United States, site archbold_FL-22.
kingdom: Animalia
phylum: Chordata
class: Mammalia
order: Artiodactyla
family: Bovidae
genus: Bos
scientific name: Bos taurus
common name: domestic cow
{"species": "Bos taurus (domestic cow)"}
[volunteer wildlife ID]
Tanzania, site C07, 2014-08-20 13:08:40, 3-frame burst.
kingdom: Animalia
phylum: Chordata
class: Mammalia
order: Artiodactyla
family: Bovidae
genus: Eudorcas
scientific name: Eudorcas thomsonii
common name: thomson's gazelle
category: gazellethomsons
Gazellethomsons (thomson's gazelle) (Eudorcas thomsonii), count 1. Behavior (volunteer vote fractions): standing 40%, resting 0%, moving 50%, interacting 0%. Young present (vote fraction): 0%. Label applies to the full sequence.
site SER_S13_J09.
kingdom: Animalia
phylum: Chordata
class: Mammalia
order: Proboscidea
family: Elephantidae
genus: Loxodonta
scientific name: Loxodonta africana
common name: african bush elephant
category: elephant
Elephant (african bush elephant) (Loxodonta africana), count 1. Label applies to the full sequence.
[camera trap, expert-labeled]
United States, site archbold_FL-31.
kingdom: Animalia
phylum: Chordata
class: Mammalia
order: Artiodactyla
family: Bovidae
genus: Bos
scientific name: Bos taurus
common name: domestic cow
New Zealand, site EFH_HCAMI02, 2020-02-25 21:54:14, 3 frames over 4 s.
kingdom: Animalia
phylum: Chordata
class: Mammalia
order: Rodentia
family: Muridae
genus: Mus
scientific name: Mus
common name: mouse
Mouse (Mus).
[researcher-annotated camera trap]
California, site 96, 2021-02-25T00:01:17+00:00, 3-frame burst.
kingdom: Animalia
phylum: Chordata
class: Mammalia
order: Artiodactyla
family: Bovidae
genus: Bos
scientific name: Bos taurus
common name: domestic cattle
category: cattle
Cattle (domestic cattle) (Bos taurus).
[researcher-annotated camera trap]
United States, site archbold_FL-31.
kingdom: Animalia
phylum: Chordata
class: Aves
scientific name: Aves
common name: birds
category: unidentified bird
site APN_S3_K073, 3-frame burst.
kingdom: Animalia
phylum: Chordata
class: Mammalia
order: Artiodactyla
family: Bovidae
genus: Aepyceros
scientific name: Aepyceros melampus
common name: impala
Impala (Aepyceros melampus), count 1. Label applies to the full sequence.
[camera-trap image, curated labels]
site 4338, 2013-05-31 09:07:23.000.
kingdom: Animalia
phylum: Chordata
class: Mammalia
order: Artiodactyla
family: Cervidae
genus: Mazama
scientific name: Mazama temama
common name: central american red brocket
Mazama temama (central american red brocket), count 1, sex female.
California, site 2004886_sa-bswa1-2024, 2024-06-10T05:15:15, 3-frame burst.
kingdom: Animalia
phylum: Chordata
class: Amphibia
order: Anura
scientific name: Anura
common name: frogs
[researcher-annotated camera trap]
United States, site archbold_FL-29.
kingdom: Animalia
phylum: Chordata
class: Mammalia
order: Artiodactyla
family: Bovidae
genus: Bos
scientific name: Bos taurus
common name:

> DESCRIPTION OF THE TASK
Write out the complete material a second time, matching it exactly.

> WRITTEN ANSWER
United States, site archbold_FL-22.
kingdom: Animalia
phylum: Chordata
class: Mammalia
order: Artiodactyla
family: Bovidae
genus: Bos
scientific name: Bos taurus
common name: domestic cow
{"species": "Bos taurus (domestic cow)"}
[volunteer wildlife ID]
Tanzania, site C07, 2014-08-20 13:08:40, 3-frame burst.
kingdom: Animalia
phylum: Chordata
class: Mammalia
order: Artiodactyla
family: Bovidae
genus: Eudorcas
scientific name: Eudorcas thomsonii
common name: thomson's gazelle
category: gazellethomsons
Gazellethomsons (thomson's gazelle) (Eudorcas thomsonii), count 1. Behavior (volunteer vote fractions): standing 40%, resting 0%, moving 50%, interacting 0%. Young present (vote fraction): 0%. Label applies to the full sequence.
site SER_S13_J09.
kingdom: Animalia
phylum: Chordata
class: Mammalia
order: Proboscidea
family: Elephantidae
genus: Loxodonta
scientific name: Loxodonta africana
common name: african bush elephant
category: elephant
Elephant (african bush elephant) (Loxodonta africana), count 1. Label applies to the full sequence.
[camera trap, expert-labeled]
United States, site archbold_FL-31.
kingdom: Animalia
phylum: Chordata
class: Mammalia
order: Artiodactyla
family: Bovidae
genus: Bos
scientific name: Bos taurus
common name: domestic cow
New Zealand, site EFH_HCAMI02, 2020-02-25 21:54:14, 3 frames over 4 s.
kingdom: Animalia
phylum: Chordata
class: Mammalia
order: Rodentia
family: Muridae
genus: Mus
scientific name: Mus
common name: mouse
Mouse (Mus).
[researcher-annotated camera trap]
California, site 96, 2021-02-25T00:01:17+00:00, 3-frame burst.
kingdom: Animalia
phylum: Chordata
class: Mammalia
order: Artiodactyla
family: Bovidae
genus: Bos
scientific name: Bos taurus
common name: domestic cattle
category: cattle
Cattle (domestic cattle) (Bos taurus).
[researcher-annotated camera trap]
United States, site archbold_FL-31.
kingdom: Animalia
phylum: Chordata
class: Aves
scientific name: Aves
common name: birds
category: unidentified bird
site APN_S3_K073, 3-frame burst.
kingdom: Animalia
phylum: Chordata
class: Mammalia
order: Artiodactyla
family: Bovidae
genus: Aepyceros
scientific name: Aepyceros melampus
common name: impala
Impala (Aepyceros melampus), count 1. Label applies to the full sequence.
[camera-trap image, curated labels]
site 4338, 2013-05-31 09:07:23.000.
kingdom: Animalia
phylum: Chordata
class: Mammalia
order: Artiodactyla
family: Cervidae
genus: Mazama
scientific name: Mazama temama
common name: central american red brocket
Mazama temama (central american red brocket), count 1, sex female.
California, site 2004886_sa-bswa1-2024, 2024-06-10T05:15:15, 3-frame burst.
kingdom: Animalia
phylum: Chordata
class: Amphibia
order: Anura
scientific name: Anura
common name: frogs
[researcher-annotated camera trap]
United States, site archbold_FL-29.
kingdom: Animalia
phylum: Chordata
class: Mammalia
order: Artiodactyla
family: Bovidae
genus: Bos
scientific name: Bos taurus
common name:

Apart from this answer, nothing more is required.